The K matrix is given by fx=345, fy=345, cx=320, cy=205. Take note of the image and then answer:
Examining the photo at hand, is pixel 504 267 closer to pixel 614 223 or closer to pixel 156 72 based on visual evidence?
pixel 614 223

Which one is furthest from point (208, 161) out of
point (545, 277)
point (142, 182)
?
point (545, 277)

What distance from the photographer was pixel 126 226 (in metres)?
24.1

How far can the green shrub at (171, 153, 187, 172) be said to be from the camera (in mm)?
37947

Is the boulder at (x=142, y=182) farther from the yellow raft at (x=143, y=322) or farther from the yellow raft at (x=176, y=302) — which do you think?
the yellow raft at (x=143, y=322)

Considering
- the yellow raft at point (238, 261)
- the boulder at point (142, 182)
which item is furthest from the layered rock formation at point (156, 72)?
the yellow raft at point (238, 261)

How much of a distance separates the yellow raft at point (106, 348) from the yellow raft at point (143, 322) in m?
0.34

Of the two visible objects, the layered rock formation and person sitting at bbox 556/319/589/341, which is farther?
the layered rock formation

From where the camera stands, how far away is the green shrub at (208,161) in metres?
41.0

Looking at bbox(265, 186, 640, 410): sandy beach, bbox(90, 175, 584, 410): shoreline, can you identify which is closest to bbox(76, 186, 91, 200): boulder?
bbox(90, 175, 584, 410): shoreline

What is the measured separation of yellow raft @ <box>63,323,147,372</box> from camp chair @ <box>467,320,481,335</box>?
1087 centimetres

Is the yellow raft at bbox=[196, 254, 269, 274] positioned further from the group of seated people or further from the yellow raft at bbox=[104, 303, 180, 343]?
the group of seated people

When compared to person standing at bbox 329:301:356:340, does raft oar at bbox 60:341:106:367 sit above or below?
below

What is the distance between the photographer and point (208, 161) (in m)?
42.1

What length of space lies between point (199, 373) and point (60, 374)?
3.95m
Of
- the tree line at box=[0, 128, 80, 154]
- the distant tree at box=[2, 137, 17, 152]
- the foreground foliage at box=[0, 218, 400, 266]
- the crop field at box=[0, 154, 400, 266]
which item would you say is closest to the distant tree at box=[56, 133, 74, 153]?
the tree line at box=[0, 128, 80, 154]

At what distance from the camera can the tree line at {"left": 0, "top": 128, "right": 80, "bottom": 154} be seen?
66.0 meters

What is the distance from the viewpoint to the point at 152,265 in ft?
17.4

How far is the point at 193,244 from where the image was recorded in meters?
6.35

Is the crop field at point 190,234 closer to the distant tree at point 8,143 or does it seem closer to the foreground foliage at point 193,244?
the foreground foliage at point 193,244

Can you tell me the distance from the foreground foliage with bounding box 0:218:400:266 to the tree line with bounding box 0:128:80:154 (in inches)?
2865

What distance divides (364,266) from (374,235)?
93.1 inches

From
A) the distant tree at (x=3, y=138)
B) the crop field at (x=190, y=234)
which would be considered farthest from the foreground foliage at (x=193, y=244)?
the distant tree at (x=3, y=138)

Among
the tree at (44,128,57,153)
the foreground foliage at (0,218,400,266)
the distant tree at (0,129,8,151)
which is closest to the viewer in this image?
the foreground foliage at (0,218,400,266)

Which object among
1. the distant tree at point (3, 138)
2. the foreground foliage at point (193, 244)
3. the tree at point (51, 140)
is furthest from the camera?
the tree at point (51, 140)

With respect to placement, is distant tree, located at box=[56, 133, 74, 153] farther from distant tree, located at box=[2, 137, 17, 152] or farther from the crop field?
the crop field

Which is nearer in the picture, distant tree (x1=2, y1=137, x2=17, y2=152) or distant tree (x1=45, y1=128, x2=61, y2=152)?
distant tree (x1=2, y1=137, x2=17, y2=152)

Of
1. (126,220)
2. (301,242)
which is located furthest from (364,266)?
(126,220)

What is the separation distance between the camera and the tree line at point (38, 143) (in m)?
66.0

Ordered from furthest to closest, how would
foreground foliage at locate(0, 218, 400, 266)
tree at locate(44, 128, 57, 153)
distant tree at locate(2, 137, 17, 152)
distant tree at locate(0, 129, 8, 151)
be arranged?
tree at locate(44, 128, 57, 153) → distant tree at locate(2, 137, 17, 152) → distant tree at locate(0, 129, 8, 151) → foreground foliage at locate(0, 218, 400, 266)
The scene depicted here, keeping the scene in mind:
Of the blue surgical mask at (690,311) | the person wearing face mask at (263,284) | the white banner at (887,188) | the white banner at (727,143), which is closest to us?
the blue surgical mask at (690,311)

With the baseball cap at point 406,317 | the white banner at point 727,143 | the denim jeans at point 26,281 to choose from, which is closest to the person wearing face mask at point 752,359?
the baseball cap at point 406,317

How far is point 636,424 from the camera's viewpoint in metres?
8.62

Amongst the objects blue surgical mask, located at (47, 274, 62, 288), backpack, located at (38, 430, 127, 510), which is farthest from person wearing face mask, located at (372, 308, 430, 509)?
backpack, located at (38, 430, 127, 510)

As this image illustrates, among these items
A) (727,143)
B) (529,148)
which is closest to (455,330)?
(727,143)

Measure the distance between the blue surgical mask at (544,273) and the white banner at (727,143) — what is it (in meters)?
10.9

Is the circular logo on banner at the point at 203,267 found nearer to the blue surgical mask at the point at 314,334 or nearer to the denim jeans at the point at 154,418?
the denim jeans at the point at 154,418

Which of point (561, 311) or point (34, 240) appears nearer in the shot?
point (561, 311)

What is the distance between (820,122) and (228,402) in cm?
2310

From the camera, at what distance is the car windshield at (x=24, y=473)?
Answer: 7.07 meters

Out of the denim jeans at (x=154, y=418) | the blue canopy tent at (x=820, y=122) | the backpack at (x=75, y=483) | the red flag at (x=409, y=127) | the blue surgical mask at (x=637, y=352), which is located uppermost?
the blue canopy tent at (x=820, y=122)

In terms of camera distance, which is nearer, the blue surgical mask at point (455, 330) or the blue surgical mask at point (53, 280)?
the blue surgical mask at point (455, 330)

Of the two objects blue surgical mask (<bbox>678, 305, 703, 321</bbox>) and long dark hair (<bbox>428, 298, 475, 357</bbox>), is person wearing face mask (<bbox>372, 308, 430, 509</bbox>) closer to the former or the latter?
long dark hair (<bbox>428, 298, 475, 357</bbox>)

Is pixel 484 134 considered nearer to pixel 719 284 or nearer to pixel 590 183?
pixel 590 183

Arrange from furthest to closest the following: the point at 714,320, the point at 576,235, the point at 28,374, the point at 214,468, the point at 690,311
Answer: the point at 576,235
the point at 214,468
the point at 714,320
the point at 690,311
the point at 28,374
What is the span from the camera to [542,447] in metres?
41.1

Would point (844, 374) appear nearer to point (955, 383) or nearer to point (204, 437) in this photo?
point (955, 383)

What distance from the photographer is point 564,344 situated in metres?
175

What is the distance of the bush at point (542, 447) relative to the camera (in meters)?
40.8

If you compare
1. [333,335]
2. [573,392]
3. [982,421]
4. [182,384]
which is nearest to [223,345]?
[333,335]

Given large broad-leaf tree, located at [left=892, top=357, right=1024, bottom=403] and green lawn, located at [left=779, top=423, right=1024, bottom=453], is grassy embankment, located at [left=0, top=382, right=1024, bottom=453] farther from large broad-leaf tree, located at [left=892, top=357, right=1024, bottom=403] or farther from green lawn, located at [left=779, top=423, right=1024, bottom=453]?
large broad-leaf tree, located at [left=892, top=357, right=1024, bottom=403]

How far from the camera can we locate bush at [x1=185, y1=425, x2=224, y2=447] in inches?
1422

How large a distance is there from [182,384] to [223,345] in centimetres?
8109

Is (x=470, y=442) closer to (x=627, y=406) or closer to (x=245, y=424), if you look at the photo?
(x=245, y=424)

• Exercise: Write all of the records out again exactly.

• Solution to this problem:
The K matrix is given by fx=345, fy=345, cx=320, cy=205. Take note of the image and then answer:
Examining the photo at hand, is pixel 504 267 closer to pixel 614 223 or closer to pixel 156 72 based on visual evidence?
pixel 614 223

Which one is furthest from point (208, 161) out of
point (545, 277)
point (142, 182)
?
point (545, 277)

What distance from the photographer was pixel 126 226 (in metres)?
24.1

How far can the green shrub at (171, 153, 187, 172) be said to be from the camera (in mm)?
37947

Is the boulder at (x=142, y=182) farther from the yellow raft at (x=143, y=322) or farther from the yellow raft at (x=176, y=302) — which do you think?
the yellow raft at (x=143, y=322)

Considering
- the yellow raft at point (238, 261)
- the boulder at point (142, 182)
which item is furthest from the layered rock formation at point (156, 72)?
the yellow raft at point (238, 261)

How much of a distance separates the yellow raft at point (106, 348) from the yellow raft at point (143, 322) in m?
0.34

Of the two visible objects, the layered rock formation and person sitting at bbox 556/319/589/341, which is farther?
the layered rock formation

From where the camera stands, how far away is the green shrub at (208,161) in metres?
41.0

Looking at bbox(265, 186, 640, 410): sandy beach, bbox(90, 175, 584, 410): shoreline, can you identify which is closest to bbox(76, 186, 91, 200): boulder?
bbox(90, 175, 584, 410): shoreline

What is the measured separation of yellow raft @ <box>63,323,147,372</box> from camp chair @ <box>467,320,481,335</box>?
1087 centimetres

Is the yellow raft at bbox=[196, 254, 269, 274] positioned further from the group of seated people or further from the yellow raft at bbox=[104, 303, 180, 343]?
the group of seated people

When compared to person standing at bbox 329:301:356:340, does raft oar at bbox 60:341:106:367 sit above or below?
below

What is the distance between the photographer and point (208, 161) (in m)?
42.1

What length of space lies between point (199, 373) and point (60, 374)?
3.95m
Of
- the tree line at box=[0, 128, 80, 154]
- the distant tree at box=[2, 137, 17, 152]
- the foreground foliage at box=[0, 218, 400, 266]
- the crop field at box=[0, 154, 400, 266]
which item would you say is closest to the distant tree at box=[56, 133, 74, 153]?
the tree line at box=[0, 128, 80, 154]

At what distance from the camera can the tree line at {"left": 0, "top": 128, "right": 80, "bottom": 154} be seen?
66.0 meters

What is the distance from the viewpoint to the point at 152,265 in ft?
17.4

How far is the point at 193,244 from where the image was recorded in meters?
6.35

Is the crop field at point 190,234 closer to the distant tree at point 8,143 or does it seem closer to the foreground foliage at point 193,244?
the foreground foliage at point 193,244

Can you tell me the distance from the foreground foliage with bounding box 0:218:400:266 to the tree line with bounding box 0:128:80:154 (in inches)?
2865

What distance divides (364,266) from (374,235)?
93.1 inches

From
A) the distant tree at (x=3, y=138)
B) the crop field at (x=190, y=234)
which would be considered farthest from the foreground foliage at (x=193, y=244)?
the distant tree at (x=3, y=138)

Among
the tree at (44,128,57,153)
the foreground foliage at (0,218,400,266)
the distant tree at (0,129,8,151)
which is closest to the viewer in this image?
the foreground foliage at (0,218,400,266)

Which object among
1. the distant tree at point (3, 138)
2. the foreground foliage at point (193, 244)
3. the tree at point (51, 140)
is furthest from the camera?
the tree at point (51, 140)

With respect to placement, is distant tree, located at box=[56, 133, 74, 153] farther from distant tree, located at box=[2, 137, 17, 152] or farther from the crop field?
the crop field

Which is nearer in the picture, distant tree (x1=2, y1=137, x2=17, y2=152) or distant tree (x1=45, y1=128, x2=61, y2=152)?
distant tree (x1=2, y1=137, x2=17, y2=152)

Of
1. (126,220)
2. (301,242)
which is located furthest from (364,266)?
(126,220)

What is the separation distance between the camera and the tree line at point (38, 143) (in m)?
66.0

Ordered from furthest to closest, how would
foreground foliage at locate(0, 218, 400, 266)
tree at locate(44, 128, 57, 153)
distant tree at locate(2, 137, 17, 152)
distant tree at locate(0, 129, 8, 151)
be arranged?
tree at locate(44, 128, 57, 153) → distant tree at locate(2, 137, 17, 152) → distant tree at locate(0, 129, 8, 151) → foreground foliage at locate(0, 218, 400, 266)
The scene depicted here, keeping the scene in mind:
Of the blue surgical mask at (690,311) | the person wearing face mask at (263,284) | the white banner at (887,188) | the white banner at (727,143), which is closest to us?
the blue surgical mask at (690,311)

With the baseball cap at point 406,317 | the white banner at point 727,143 | the denim jeans at point 26,281 to choose from, which is closest to the person wearing face mask at point 752,359?
the baseball cap at point 406,317

How far is point 636,424 from the camera's viewpoint in metres?
8.62

Amongst the objects blue surgical mask, located at (47, 274, 62, 288), backpack, located at (38, 430, 127, 510), which is farthest from person wearing face mask, located at (372, 308, 430, 509)?
backpack, located at (38, 430, 127, 510)

As this image illustrates, among these items
A) (727,143)
B) (529,148)
which is closest to (455,330)?
(727,143)

Measure the distance between the blue surgical mask at (544,273) and the white banner at (727,143) — what is it (in meters)?
10.9

Is the circular logo on banner at the point at 203,267 found nearer to the blue surgical mask at the point at 314,334 or nearer to the denim jeans at the point at 154,418?
the denim jeans at the point at 154,418

Which of point (561, 311) or point (34, 240) appears nearer in the shot?
point (561, 311)

What is the distance between (820,122) and (228,402) in cm?
2310

From the camera, at what distance is the car windshield at (x=24, y=473)?
Answer: 7.07 meters

Out of the denim jeans at (x=154, y=418) | the blue canopy tent at (x=820, y=122) | the backpack at (x=75, y=483) | the red flag at (x=409, y=127) | the blue surgical mask at (x=637, y=352), which is located uppermost?
the blue canopy tent at (x=820, y=122)

In terms of camera distance, which is nearer, the blue surgical mask at point (455, 330) or the blue surgical mask at point (53, 280)?
the blue surgical mask at point (455, 330)

Of the two objects blue surgical mask (<bbox>678, 305, 703, 321</bbox>) and long dark hair (<bbox>428, 298, 475, 357</bbox>), is person wearing face mask (<bbox>372, 308, 430, 509</bbox>) closer to the former or the latter?
long dark hair (<bbox>428, 298, 475, 357</bbox>)

Is pixel 484 134 considered nearer to pixel 719 284 or nearer to pixel 590 183?
pixel 590 183

Arrange from furthest to closest the following: the point at 714,320, the point at 576,235, the point at 28,374, the point at 214,468, the point at 690,311
Answer: the point at 576,235
the point at 214,468
the point at 714,320
the point at 690,311
the point at 28,374
What is the span from the camera to [542,447] in metres?
41.1

Would point (844, 374) appear nearer to point (955, 383) or nearer to point (204, 437) in this photo?
point (955, 383)

What distance from the photographer is point 564,344 situated in metres?
175

What is the distance of the bush at point (542, 447) relative to the camera (in meters)?
40.8

If you compare
1. [333,335]
2. [573,392]
3. [982,421]
4. [182,384]
which is nearest to [223,345]?
[333,335]

Given large broad-leaf tree, located at [left=892, top=357, right=1024, bottom=403] and green lawn, located at [left=779, top=423, right=1024, bottom=453], is grassy embankment, located at [left=0, top=382, right=1024, bottom=453] farther from large broad-leaf tree, located at [left=892, top=357, right=1024, bottom=403] or farther from green lawn, located at [left=779, top=423, right=1024, bottom=453]?
large broad-leaf tree, located at [left=892, top=357, right=1024, bottom=403]

How far from the camera can we locate bush at [x1=185, y1=425, x2=224, y2=447] in inches?
1422

How large a distance is there from [182,384] to [223,345] in centimetres?
8109

Is (x=470, y=442) closer to (x=627, y=406) or closer to (x=245, y=424), if you look at the photo?
(x=245, y=424)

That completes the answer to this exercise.